# AlgEng - Matrix Multiplication
This C++ project is build as a part of the Algorithm
Engineering course at Aarhus University.
It includes different includes implementations of
different alrogithms for multiplying matrices.
## Algorithms
The project contains the following algorithms.
Algorithm | Description
--- | ---
**Naive** | This algorithm is simply three simple for-loops iterating through the two matrices.
**Naive:x** | This algorithm is equal to **Naive** but usees OpenMP to parallelize
**Naive:T** | This algorithm takes advantage of transposing B in A * B before multiplying the two to lower cache misses from $n^3$ to $\frac{n^3}{cache-line-size}$.
**Naive:T:x** | This algorithm is equal to **Naive:T** but uses OpenMP to parallelize
**Obl** | This algorithm uses a cache oblivious approach to lower the cache misses by keeping on recursing on smaller sub problems.
**Obl:x** | This algorithm uses the same recursion as **Obl** but stops when the problem size is below a threshold of size *x* where it switches to the **Naive** algorihm.
**Obl:T:x** | This algorithm combines the benefits of **Naive:T** and **Obl:x** by transposing B and recursing until some threshold *x* and then switching to **Naive:T**.
**Tile:x** | This algorithm uses a tile based approach where it divides A and B into tiles that fits into cache and then calculates every sub problem using **Naive**. This algorithm is thus a cache aware algorithm.
**Tile:T:x** | This algorithm uses the same algorithm as **Tile:x** but uses **Naive:T** for the sub problems.
## Building
To build the project make a folder called output
in the root of the project and run cmake and make
to build it. **Note** this project depends on
Intels PCM library as well as PAPI. Both are listed
under dependencies.
The build will generate four executables:
- `testing`: Used to run unittests of all the implementations.
- `datagen`: Used to generate data for the benchmark programs.
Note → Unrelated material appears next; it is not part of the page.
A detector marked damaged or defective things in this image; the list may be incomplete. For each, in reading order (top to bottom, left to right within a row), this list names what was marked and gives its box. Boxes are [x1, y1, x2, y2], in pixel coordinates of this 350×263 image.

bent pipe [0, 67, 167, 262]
- `benchmark`: Benchmarks algorithms using the PAPI library
- `benchmark2`: Benchmarks algorithms using the PCM library
## Testing
The testing executable takes no arguments and runs all tests
in the test folder
```commandline
> ./testing
```
## Datagen
The datagen executable takes four arguments and generates a
datafile for two matrices A of size m x n and B og size n x p
filled with random numbers between -1000 and 1000.
```commandline
> ./datagen <m> <n> <p> <output-file>
```
## Benchmark
The benchmark executable takes different arguments and benchmarks
all the algorithms using PAPI.
**Arguments**:
- `-r:<refresh>`: is an unsigned int telling how many refresh
iterations to run before measuring. Default 2.
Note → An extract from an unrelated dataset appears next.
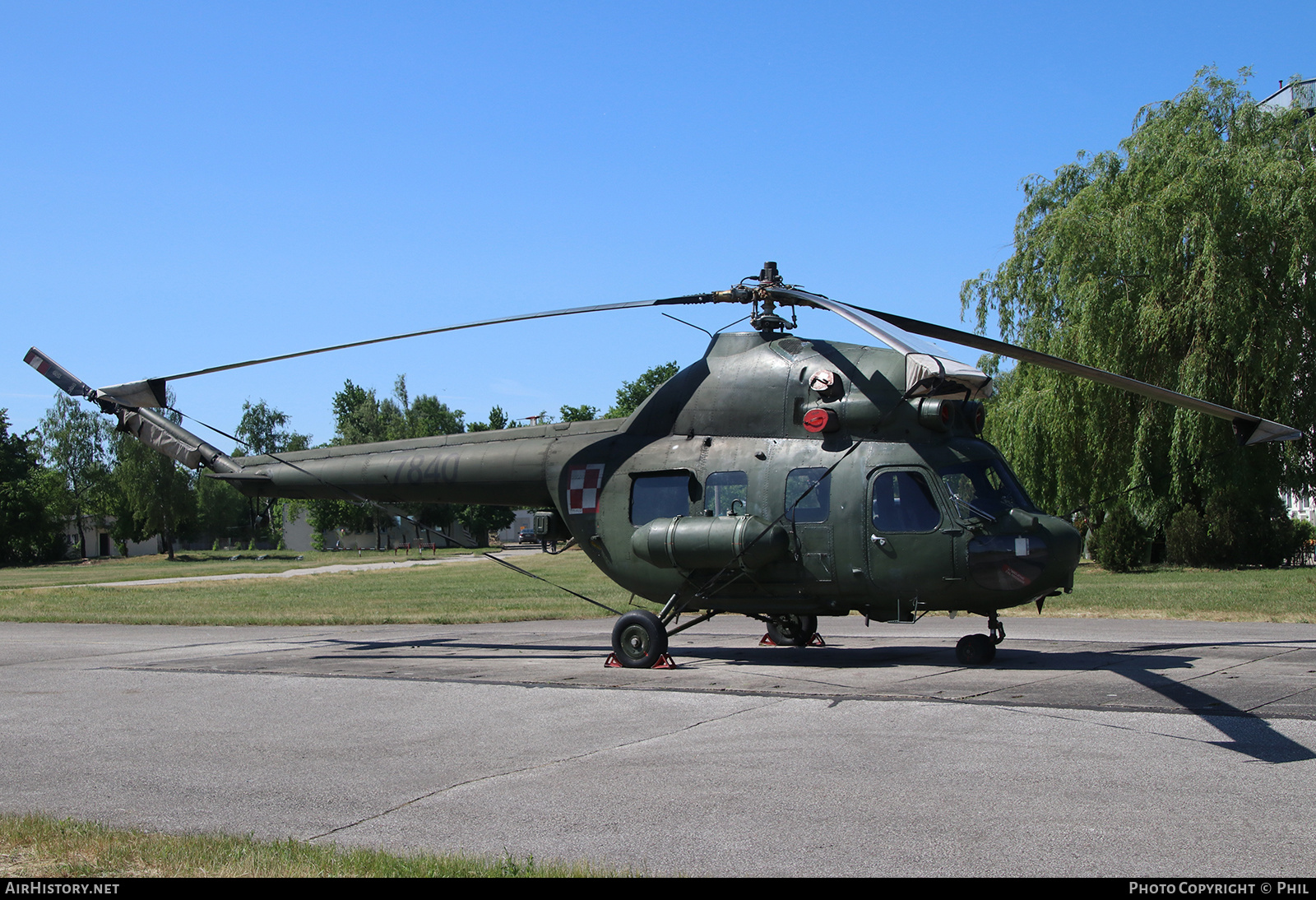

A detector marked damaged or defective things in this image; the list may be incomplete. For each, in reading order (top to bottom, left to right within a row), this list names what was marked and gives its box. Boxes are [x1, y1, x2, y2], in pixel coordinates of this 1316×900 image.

- `-l:<loop>`: is an unsigned int telling how many iterations
to measure and average over. Default 5.
- `-i:<input-file>`: specifies a file generated by datagen
to benchmark algorithms against. Multiple files can be specified.
- `-o:<output-file>`: specifies the prefix of the resulting output files.
Example:
```commandline
> sudo taskset -c 0 nice -n -20 ./benchmark -i:data/42_42_42.data -r:5 -l:10 -o:my_run
```
*Note* that all benchmark result data will be located in the *output* folder in the root of the project.
## Benchmark2
The benchmark executable takes different arguments and benchmarks
all the algorithms using PCM.
Arguments are the same as benchmark but with an additional
- `-c:<core>`: specifies the core to measure events from (should
be the same as set in taskset for linux).
Example:
```commandline
> sudo taskset -c 0 nice -n -20 ./benchmark -i:data/42_42_42.data -r:5 -l:10 -o:my_run -c:0
```
*Note* that all benchmark result data will be located in the *output* folder in the root of the project.
## Extra tools
The project includes `print_result_cols.py` that can be used to print a single column from the result files
in the following way.
**Arguments**:
- `<col-idx>`: 0 based index of the col to print from every file
- `<data-file>`: One or more files to print data from.
```commandline
> python print_result_cols.py 0 my_run.nai1.data my_run.obl.160.data
```
Will print the first column of `my_run.nai1.data` and `my_run.obl.160.data` in a table like style.
## Dependencies
- [Catch test framework](https://github.com/philsquared/Catch):
Catch is included in the project and should work out of the box.
- [Intel Performance Counter Monitoring (PCM)](https://github.com/opcm/pcm):
For PCM to work it has to be cloned from its repository and build.
Afterwards it can be linked in the `CMakeLists.txt` file in this project.
Note the the project is setup to work with Intel® Core™ i7-5600U Processor
and not guaranteed to work with others.
- [Performance API (PAPI)](http://icl.utk.edu/papi/):
PAPI works only on Linux and it has to be installed such that `/usr/local/lib/libpapi.a`
is present at this exact location. Installation guide can be found on the webpage.